For more on lenses see the lens package on hackage.

telescoped :: [Lens' (g (Cofree g a)) (Cofree g a)]      -> Lens' (Cofree g a) a
telescoped :: [Traversal' (g (Cofree g a)) (Cofree g a)] -> Traversal' (Cofree g a) a
telescoped :: [Getter (g (Cofree g a)) (Cofree g a)]     -> Getter (Cofree g a) a
telescoped :: [Fold (g (Cofree g a)) (Cofree g a)]       -> Fold (Cofree g a) a
telescoped :: [Setter' (g (Cofree g a)) (Cofree g a)]    -> Setter' (Cofree g a) a

telescoped_ :: Functor f => [(Cofree g a -> f (Cofree g a)) -> g (Cofree g a) -> f (g (Cofree g a))] -> (Cofree g a -> f (Cofree g a)) -> Cofree g a -> f (Cofree g a) #

Construct an Lens into a Cofree g given a list of lenses into the base functor. The only difference between this and telescoped is that telescoped focuses on a single value, but this focuses on the entire remaining subtree. When the input list is empty, this is equivalent to id. When the input list is non-empty, this composes the input lenses with _unwrap to walk through the Cofree g.

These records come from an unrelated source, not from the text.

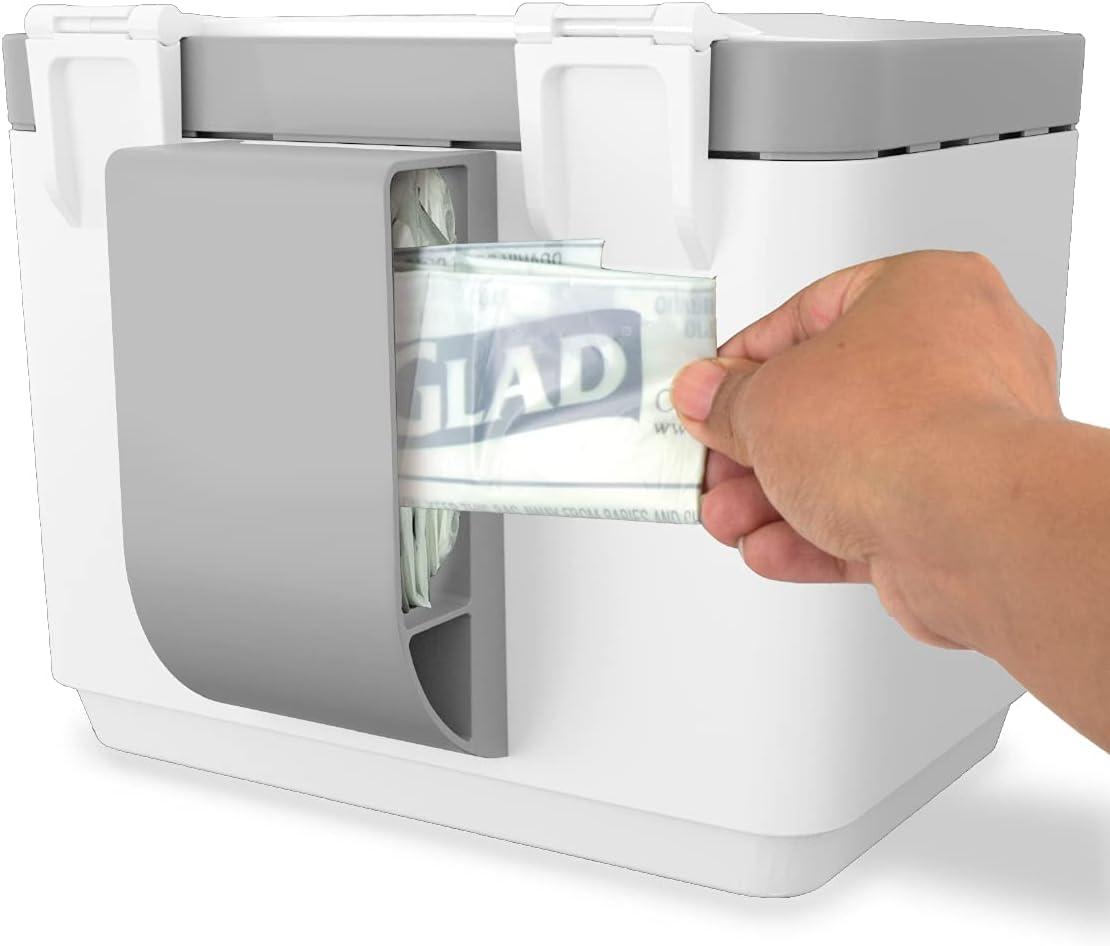 imageGLAD Compost Bin for Kitchen 15 Gallon  Plastic Container with Removable Inner Basket Bag Storage Holder and Carbon Odor Blocking Filters White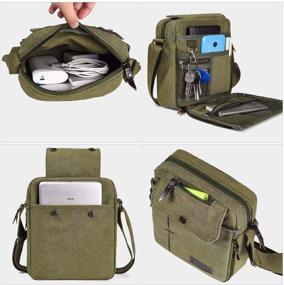 img 1 attached to 👜 Small Men's Canvas Messenger Bag | Casual Shoulder Chest Bag for Travel and Everyday Use | Multi-pocket Purse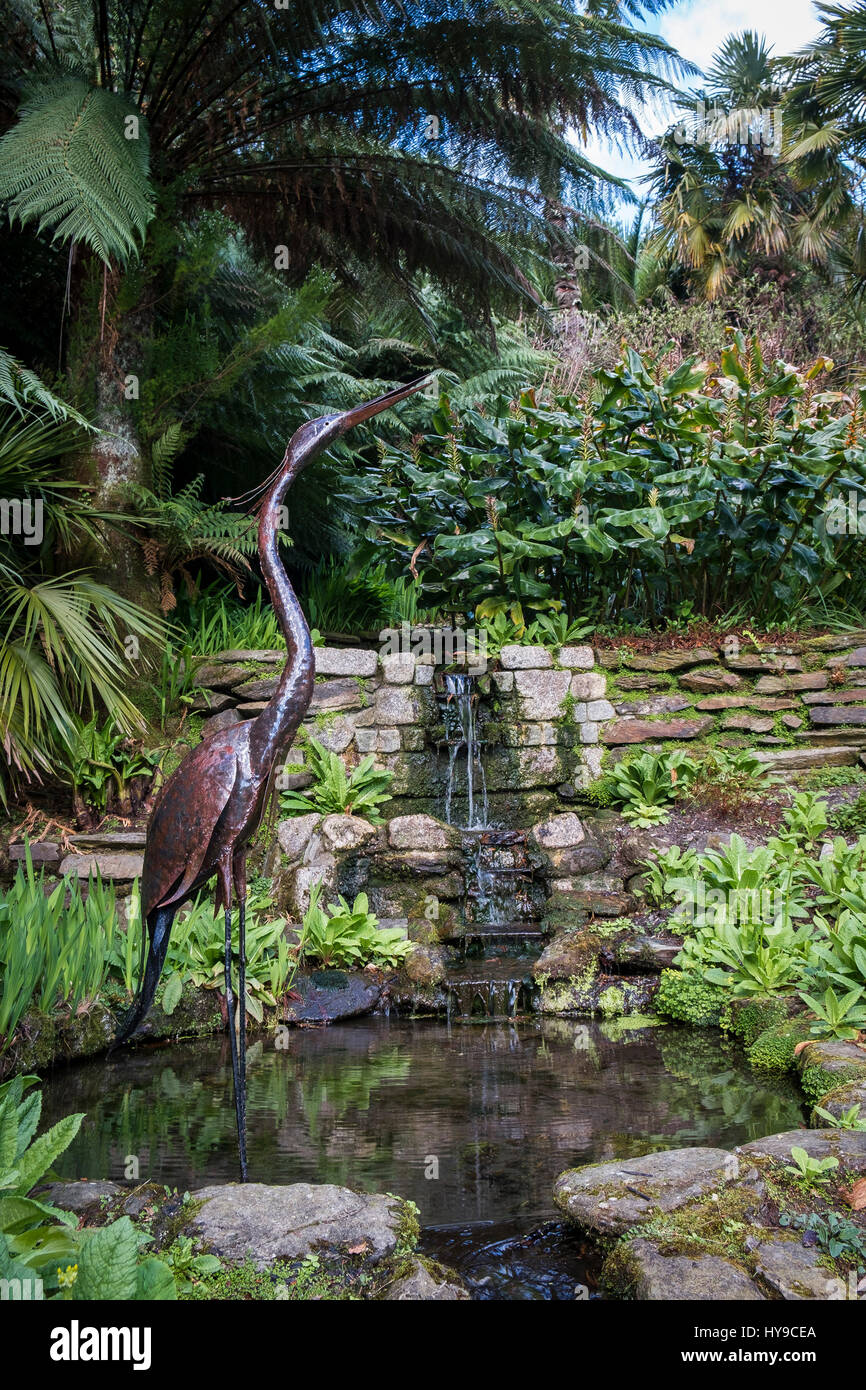 Trebah Water Garden Heron Sculpture Sub-Tropical Stream Cascade Tourism Attraction Pretty Picturesque Plants Colourful Colorful Cornwall Stock Photo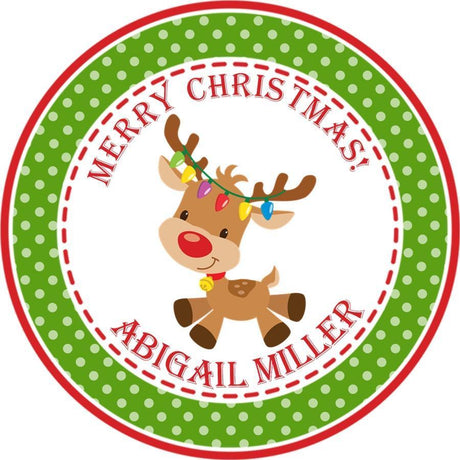 Personalized reindeer sticker for Christmas gifts and favors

For more on lenses see the lens package on hackage.

telescoped :: [Lens' (g (Cofree g a)) (Cofree g a)]      -> Lens' (Cofree g a) (Cofree g a)
telescoped :: [Traversal' (g (Cofree g a)) (Cofree g a)] -> Traversal' (Cofree g a) (Cofree g a)
telescoped :: [Getter (g (Cofree g a)) (Cofree g a)]     -> Getter (Cofree g a) (Cofree g a)
telescoped :: [Fold (g (Cofree g a)) (Cofree g a)]       -> Fold (Cofree g a) (Cofree g a)
telescoped :: [Setter' (g (Cofree g a)) (Cofree g a)]    -> Setter' (Cofree g a) (Cofree g a)

shoots :: (Applicative f, Traversable g) => (a -> f a) -> Cofree g a -> f (Cofree g a) #

A Traversal' that gives access to all non-leaf a elements of a Cofree g a, where non-leaf is defined as x from (x :< xs) where null xs is False.

Because this doesn't give access to all values in the Cofree g, it cannot be used to change types.

shoots :: Traversable g => Traversal' (Cofree g a) a

N.B. On GHC < 7.9, this is slightly less flexible, as it has to use null (toList xs) instead.

leaves :: (Applicative f, Traversable g) => (a -> f a) -> Cofree g a -> f (Cofree g a) #

A Traversal' that gives access to all leaf a elements of a Cofree g a, where leaf is defined as x from (x :< xs) where null xs is True.

Because this doesn't give access to all values in the Cofree g, it cannot be used to change types.

shoots :: Traversable g => Traversal' (Cofree g a) a

N.B. On GHC < 7.9, this is slightly less flexible, as it has to use null (toList xs) instead.